Constitutions, of course, are not easily amended; equally obvious, just causes for constitutional amendments can fail — consider the Equal Rights Amendment. Educating the public about higher education is always difficult, if only because many people have not been exposed to higher education and tend to be opposed to what they see as the special privileges enjoyed by members of a certain profession. Add to such depressing observations the public antipathy toward the values of the professoriate, as the poll numbers I shared earlier indicate, and the notion of a constitutional amendment at the federal level seems highly unlikely, if not downright silly.
But wouldn’t such an amendment have a chance of being passed at the state-constitution level? Instinct tells me that mobilizing faculty members, legislators, and friends of higher education on a state-by-state basis could result in establishing academic freedom as a basic right at the state level.
Yet I recognize that even with a basic constitutional right to academic freedom, the growing reliance on non-tenure-track faculty members, and the prevalence of external intrusions, will no doubt continue to threaten academe’s core values. Indeed, as conditions stand, I have given up hope that the trend to replace full-time, tenure-track positions with non-tenure-track, part-time ones can be arrested, let alone reversed. Tenure, it seems to me, is bound to be eventually scuttled.

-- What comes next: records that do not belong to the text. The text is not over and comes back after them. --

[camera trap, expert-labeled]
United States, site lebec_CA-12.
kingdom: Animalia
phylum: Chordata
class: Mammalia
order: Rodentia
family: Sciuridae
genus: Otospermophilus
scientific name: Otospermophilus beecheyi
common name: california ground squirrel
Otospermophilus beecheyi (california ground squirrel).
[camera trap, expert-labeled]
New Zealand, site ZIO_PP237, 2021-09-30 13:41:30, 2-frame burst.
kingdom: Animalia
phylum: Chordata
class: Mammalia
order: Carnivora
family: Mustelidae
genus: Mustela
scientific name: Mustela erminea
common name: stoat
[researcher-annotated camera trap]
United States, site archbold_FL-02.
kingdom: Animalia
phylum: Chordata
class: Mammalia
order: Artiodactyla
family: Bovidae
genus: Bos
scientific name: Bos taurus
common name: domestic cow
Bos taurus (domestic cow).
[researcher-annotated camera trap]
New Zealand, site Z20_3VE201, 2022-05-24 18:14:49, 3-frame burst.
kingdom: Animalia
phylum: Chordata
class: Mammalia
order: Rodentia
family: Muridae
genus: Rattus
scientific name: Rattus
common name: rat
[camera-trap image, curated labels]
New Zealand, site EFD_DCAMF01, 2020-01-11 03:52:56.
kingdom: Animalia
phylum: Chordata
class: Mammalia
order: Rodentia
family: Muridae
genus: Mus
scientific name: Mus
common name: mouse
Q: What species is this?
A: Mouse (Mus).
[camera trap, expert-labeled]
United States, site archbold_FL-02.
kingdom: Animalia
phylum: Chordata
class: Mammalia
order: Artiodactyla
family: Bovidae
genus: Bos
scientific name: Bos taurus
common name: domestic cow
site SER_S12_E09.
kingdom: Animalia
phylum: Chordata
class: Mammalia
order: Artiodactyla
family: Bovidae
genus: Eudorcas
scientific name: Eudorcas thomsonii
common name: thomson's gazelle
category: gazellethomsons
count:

Yet asserting a possibility is not the same as passively accepting its inevitability. The 1940 statement began by saying that its purpose was “to promote public understanding and support of academic freedom and tenure.” Almost 70 years later, it is evident that this purpose has not been fulfilled. Decoupling academic freedom from tenure just may be, as my British colleague asserted, the best way to protect academic freedom.
Elevating that ideal and aspiration into a legal right, possibly into an enumerated constitutional right in certain states, with a force equal to the First Amendment, may be a Faustian bargain, but also, alas, it may be the very best deal that America’s faculty members can cut. Tenure, after all, has always been a means to an end — securing academic freedom. Perhaps the time has come to rethink the best way to preserve academe’s highest value.
Roger Bowen is a former president of the State University of New York at New Paltz and author of Japan’s Dysfunctional Democracy (M.E. Sharpe, 2003). He was general secretary of the American Association of University Professors from 2004 to 2007.